Work instructions.
[a] Answer these questions from the post about Jean and her husband Gary in a nursing home:
(i) What TV show did Jean sometimes watch while holding Gary's hand?
(ii) At about what age was Gary diagnosed with Alzheimer's?
(iii) For how long had Gary not spoken?
[b] Write out the part of the post about Jean and Gary starting at "He spent most" and ending at "long before that.", word for word.
[c] Extend the post about Jean and her husband Gary in a nursing home, picking up right after its final sentence.

Document extract.
Segment Open
Til Death Do Us Part in Dementialand

This is not the post you expect it to be. If you’re looking for a heartwarming tale, you might want to check out “Chicken Soup for the Soul: Living with Alzheimer’s and Other Forms of Dementia.” (Yes, it really does exist, and it’s not a bad book if you’re into that type of thing.) But I’m not sure you’re gonna get warm fuzzies from my post today. In fact, I have no idea how you’re going to feel after you read this post.

In my visits to a nursing home, I met a bubbly nursing home visitor in her 50’s who I will call Jean. Although I tell this story with her permission, I have changed her name. Jean’s husband, who I’ll call Gary, was also in his 50’s, but his appearance would have lead me to guess he was in his 80’s. Gary, who had younger-onset Alzheimer’s, had lived at the nursing home several years. He was in end-stage Alzheimer’s and seemed somewhat stalled there.

He spent most of his time in bed. He had to be turned every few hours to avoid pressure sores. When the staff got him up in a wheelchair, he slumped over to one side–usually unable to keep his eyes open. He fought a constant battle against pneumonia (common among people in end-stage Alzheimer’s due to compromised immunity) and was on a thickened liquid diet to avoid aspiration. He had not spoken for over a year. Jean told me he stopped recognizing her long before that.

Jean worked full-time and stopped by every evening. Sometimes she sat with him and watched Wheel of Fortune while holding his hand. Once in a while, I saw her doing crossword puzzles. She enjoyed talking to other residents and their families. She was bright, caring, and always laughing.

If you’ve spent any time in nursing homes, you know that they can be gossip mills. I found out through the nursing home gossip mill that Jean had boyfriend. Not that she was hiding it. It had just never come up when I made small talk with her.

As I got to know her a little better, she’d mention her weekend plans or what she did the previous evening, casually dropping the name of her boyfriend. I didn’t ask too many questions. I’m sure she had enough judgement in her life, and I didn’t want her to misinterpret my curiosity as disdain. Frankly, it was none of my business.

But I learned more as time went on. Gary was diagnosed with Alzheimer’s in his mid-40’s. His mom had younger-onset Alzheimer’s as well, so they weren’t shocked, and they had an idea of the path ahead. They went on a few trips right after the diagnosis. Jean knew these trips would be bittersweet, but they ended up being more bitter than sweet.

Unlike many people who tell their loved ones to never put them in a nursing home, Gary told Jean that he didn’t want her to care for him at home as the disease progressed. He made the choice to put his mother in a nursing home although she repeatedly requested that he never do so. He lived with that guilt, and he didn’t want to Jean to have to do so.
Segment Closed
Study material.
Segment Open
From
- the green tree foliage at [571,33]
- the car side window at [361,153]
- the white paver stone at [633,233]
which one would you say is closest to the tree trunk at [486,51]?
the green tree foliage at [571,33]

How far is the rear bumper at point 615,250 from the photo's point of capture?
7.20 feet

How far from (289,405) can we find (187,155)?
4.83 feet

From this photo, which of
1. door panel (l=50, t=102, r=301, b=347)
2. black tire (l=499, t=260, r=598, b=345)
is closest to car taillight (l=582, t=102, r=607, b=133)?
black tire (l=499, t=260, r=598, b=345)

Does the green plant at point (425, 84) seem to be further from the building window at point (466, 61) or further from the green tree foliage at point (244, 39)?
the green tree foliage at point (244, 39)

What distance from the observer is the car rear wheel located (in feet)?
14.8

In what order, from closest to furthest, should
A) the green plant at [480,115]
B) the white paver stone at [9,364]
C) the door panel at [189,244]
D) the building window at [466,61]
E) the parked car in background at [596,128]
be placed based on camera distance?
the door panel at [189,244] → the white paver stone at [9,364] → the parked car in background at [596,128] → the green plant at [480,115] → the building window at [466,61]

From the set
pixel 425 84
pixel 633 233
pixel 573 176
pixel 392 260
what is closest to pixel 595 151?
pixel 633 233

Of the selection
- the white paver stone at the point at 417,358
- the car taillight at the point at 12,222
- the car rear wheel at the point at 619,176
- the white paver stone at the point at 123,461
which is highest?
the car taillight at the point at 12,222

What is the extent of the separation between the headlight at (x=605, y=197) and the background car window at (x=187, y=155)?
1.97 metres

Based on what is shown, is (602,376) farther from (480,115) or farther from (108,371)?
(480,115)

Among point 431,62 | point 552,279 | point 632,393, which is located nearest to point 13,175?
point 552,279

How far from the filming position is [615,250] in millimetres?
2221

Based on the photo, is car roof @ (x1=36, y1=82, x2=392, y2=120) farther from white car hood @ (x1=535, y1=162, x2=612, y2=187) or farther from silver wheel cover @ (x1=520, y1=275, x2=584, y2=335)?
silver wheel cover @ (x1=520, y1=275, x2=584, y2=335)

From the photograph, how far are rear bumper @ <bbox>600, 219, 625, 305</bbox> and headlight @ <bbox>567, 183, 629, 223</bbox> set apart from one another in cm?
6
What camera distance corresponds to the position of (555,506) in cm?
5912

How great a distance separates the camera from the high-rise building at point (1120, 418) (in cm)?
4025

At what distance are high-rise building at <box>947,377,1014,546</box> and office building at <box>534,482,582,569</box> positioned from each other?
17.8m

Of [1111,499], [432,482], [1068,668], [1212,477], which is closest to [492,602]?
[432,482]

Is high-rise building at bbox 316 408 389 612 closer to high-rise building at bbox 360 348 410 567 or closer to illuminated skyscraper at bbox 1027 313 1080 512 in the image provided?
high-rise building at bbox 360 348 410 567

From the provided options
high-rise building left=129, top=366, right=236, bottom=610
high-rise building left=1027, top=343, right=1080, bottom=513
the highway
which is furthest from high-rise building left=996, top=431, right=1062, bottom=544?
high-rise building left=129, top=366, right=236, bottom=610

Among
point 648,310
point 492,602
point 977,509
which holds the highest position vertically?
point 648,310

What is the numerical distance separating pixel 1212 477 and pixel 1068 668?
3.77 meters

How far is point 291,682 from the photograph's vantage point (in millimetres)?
Segment Closed
Written responses.
[a]
(i) Wheel of Fortune
(ii) In his mid-40's
(iii) For over a year

[b]
He spent most of his time in bed. He had to be turned every few hours to avoid pressure sores. When the staff got him up in a wheelchair, he slumped over to one side–usually unable to keep his eyes open. He fought a constant battle against pneumonia (common among people in end-stage Alzheimer’s due to compromised immunity) and was on a thickened liquid diet to avoid aspiration. He had not spoken for over a year. Jean told me he stopped recognizing her long before that.

[c]
When the time came, she placed him in a nursing home. She visited every evening. A few years later she met someone. She continued to visit Gary every evening. She told me she loved Gary as much as ever, but she no longer viewed him as her husband.

She had taken off her wedding ring long ago because it was too painful to look down at her hand, see the ring, and remember that she had a husband who didn’t know who she was. But when she said she loved him as much as ever, I believed her.

I can’t say Jean’s situation is the norm when a spouse has dementia, but I also can’t say it is rare. In fact, on the very same nursing home hallway where Gary lived, there were two other wives in similar situations. I am not speaking of wives who had abandoned their husbands at a nursing home. I’m talking about wives who visited at least once a day, were active participants in their husbands’ care, and had boyfriends.

It’s common enough that the Wall Street Journal wrote a story about it several years ago:


Even religious authorities are split on whether this is okay or not. I’ve kicked it around quite a bit, and all I can say for sure is this:

If I had dementia, needed 24/7 care, and no longer recognized my spouse, would I be okay with my husband dating someone else? The answer (for me) is absolutely yes. And I would not want him to feel guilty about it for one second. Of course, I haven’t been diagnosed with dementia. Could my thoughts on this change if I were diagnosed tomorrow and saw dementia a real rather than hypothetical part of my future? Of course.

I know that Jean was with Gary when he passed away. Til death do us part. Or something like that.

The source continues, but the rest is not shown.